Sonja Dundon: Ich bin für die Organisation und Durchführung der Events von Werder verantwortlich. Dazu gehören Veranstaltungen wie der Tag der Fans, unsere Weihnachtsfeiern, Business Event-Formate, aber auch der Bereich des Stadionprogramms. Alles, was rund um den Spieltag an Programm stattfindet, wird von uns organisiert und geplant. Hier braucht es immer wieder viel Abstimmung zwischen den Abteilungen und auch externen Gewerken. Es gibt viele Wünsche aus den unterschiedlichsten Bereichen, die wir aufnehmen und im Sinne von Werder und immer mit Blick auf die aktuelle Situation bewerten und im Rahmen der Möglichkeiten versuchen umzusetzen und einzubinden. Die Herausforderung bei allem ist es, am Ende für möglichst alle ein besonderes Stadionerlebnis zu schaffen und bestmöglich auf das Spiel einzustimmen. Neben der alltäglichen Orga für den „normalen“ Spieltag arbeiten wir aber auch immer wieder an Sonderspieltagen, wie bspw. unsere Aktionsspieltage für Vielfalt, die Frauen-Highlightspiele im Stadion oder auch die Abschiedsspiele von Diego und Claudio Pizarro.
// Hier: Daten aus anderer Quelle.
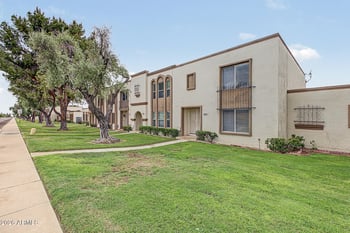 5150 N Granite Reef Rd, Scottsdale, AZ 85250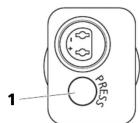 LightZone GTGSS01 - Fonctions - 1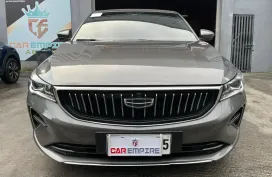 ✅ Geely Emgrand 2022 1.5 L Premium W/ Sunroof 57K KM Casa Maintained Automatic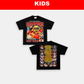 2019 NBA CHAMPIONS - KIDS TEE - [DS]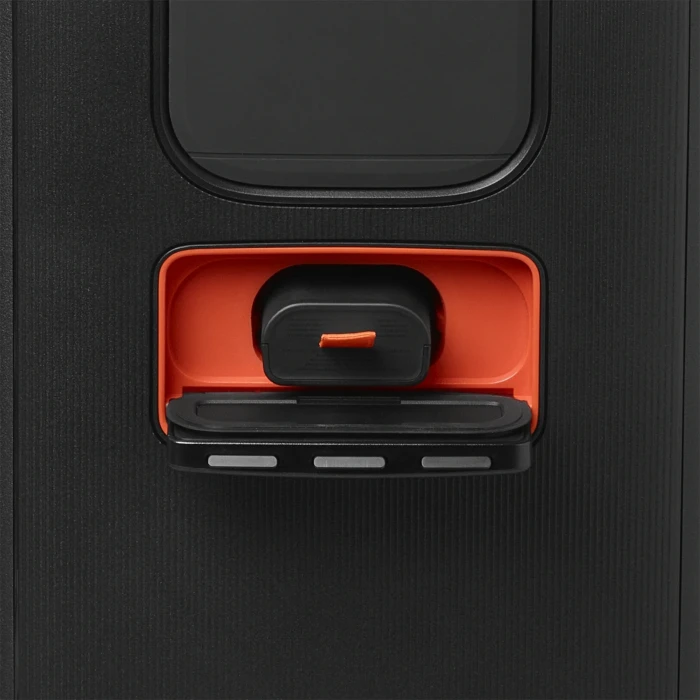JBL PartyBox Club 120 Black 160W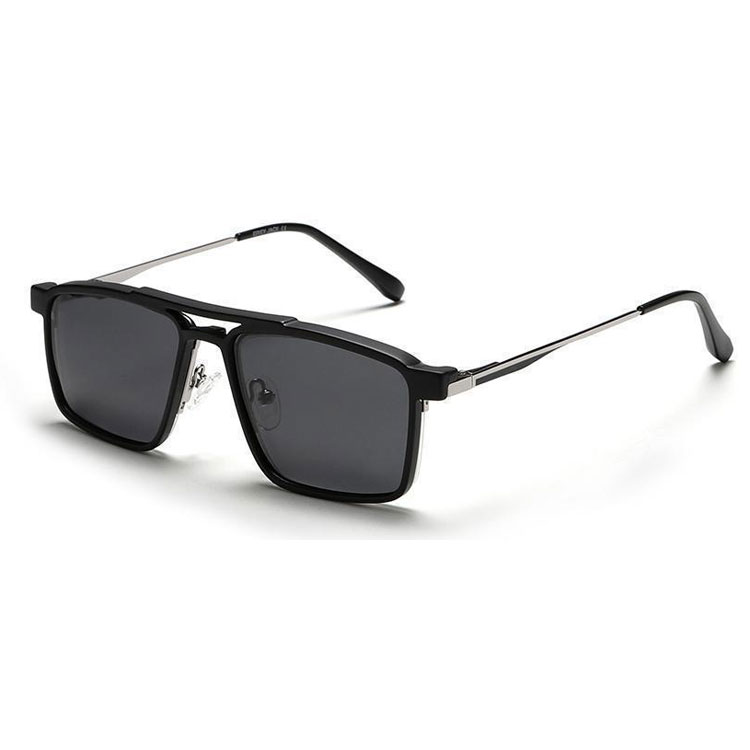 Slim Fit Men's Fashionable Driving Glasses with Durable UV Protection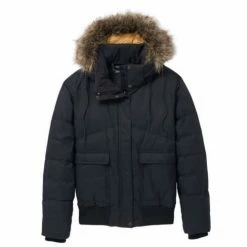 Puffer Jackets & Parkas Women's PrAna Kromata Bomber Jacket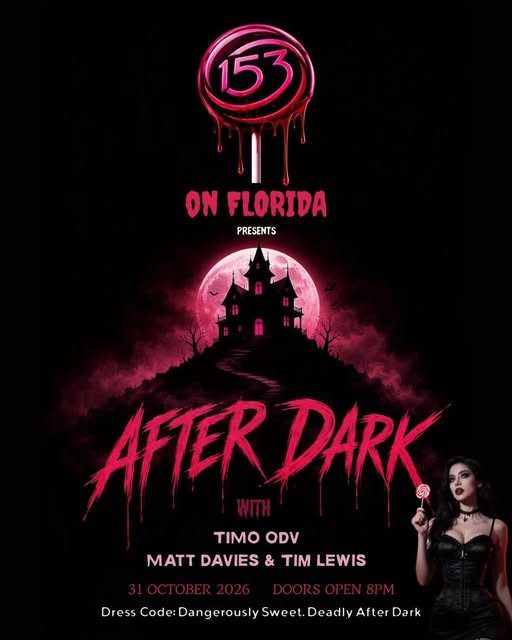 after dark @ 153 on florida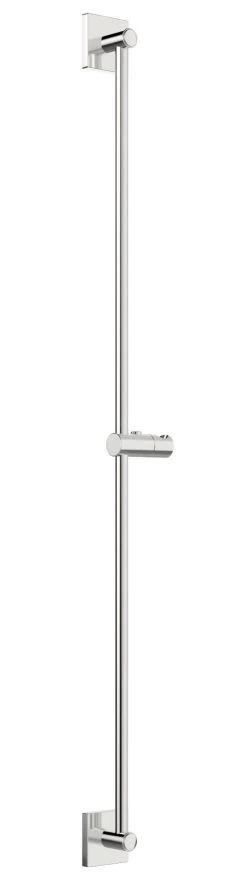 Hansa Accessoires - Barre De Douche 1100 Mm, Chrome 44410100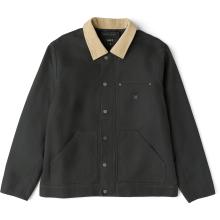 Roark Herren Open Roads Waxed Canvas Jacke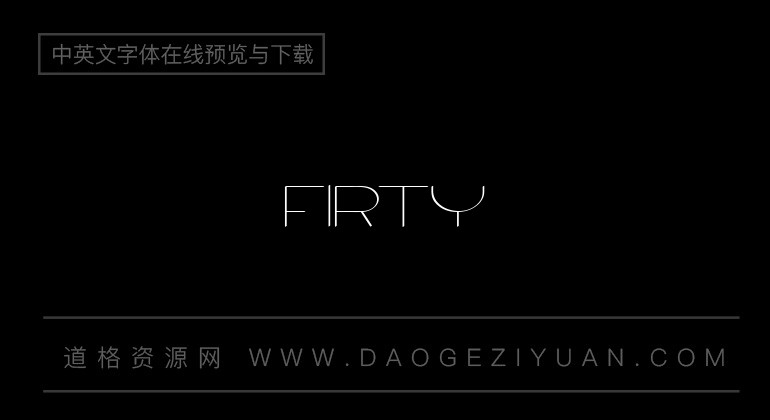 Firty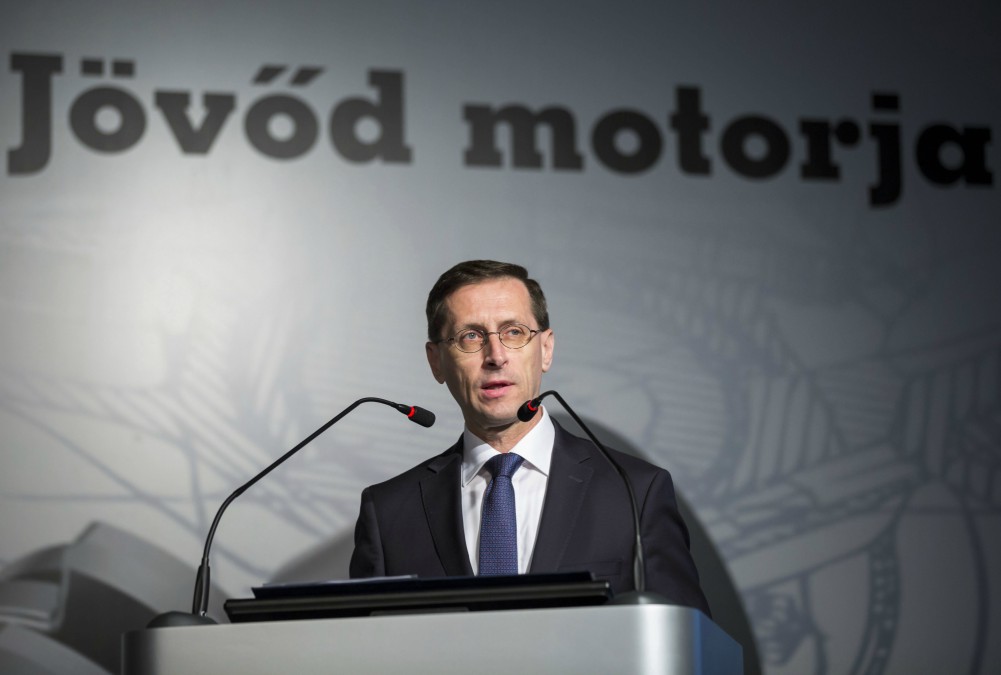 Jó évet zár a magyar bankrendszer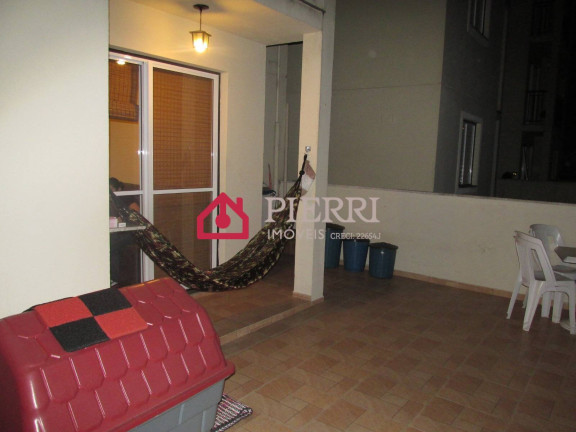 Imagem Apartamento com 3 Quartos à Venda, 102 m² em Jaraguá - São Paulo Imagem Apartamento com 3 Quartos à Venda, 102 m² em Jaraguá - São Paulo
WERDER.DE: Was würdest du jungen Frauen, die am Anfang ihrer Karriere stehen, auf ihren Weg mitgeben?
Sonja Dundon: Man darf sich nicht entmutigen lassen, auch wenn es mal schwierige Phasen gibt. Wir Frauen müssen zusammenhalten, uns gegenseitig unterstützen und Netzwerke nutzen. Es gibt tolle Netzwerke, mit denen auch wir bei Werder Bremen zusammenarbeiten, wie „Fußball kann mehr“, „The League“ oder auch unser eigenes Frauennetzwerk woman@werder. Diese Netzwerke helfen, sich gegenseitig zu unterstützen, sichtbar zu machen und zusammenzuhalten. Das ist wichtig, genauso wie authentisch zu bleiben und sich nicht zu verbiegen. Habt Mut, den eigenen Weg zu gehen.
WERDER.DE: Was wünschst du dir für die Zukunft von Frauen in der Fußballbranche?
Sonja Dundon: Ich wünsche mir, dass Frauen viel selbstverständlicher in allen Bereichen vertreten sind, ob auf dem Platz, in Führungspositionen oder in allen anderen Bereichen. Und ich wünsche mir grundsätzlich mehr Diversität in Entscheidungspositionen. Auch da haben wir uns schon weiterentwickelt, aber sind noch lange nicht am Ende angekommen. Es müssen Strukturen geschaffen werden, die Frauen langfristig und nachhaltig fördern. Für mich selbst wünsche ich mir weiterhin Verantwortung übernehmen zu können, Werder aktiv mitgestalten zu können, Menschen mit unserer Arbeit zu begeistern und auch selbst immer begeistert zu bleiben.
WERDER.DE: Danke für deine Zeit, Sonja.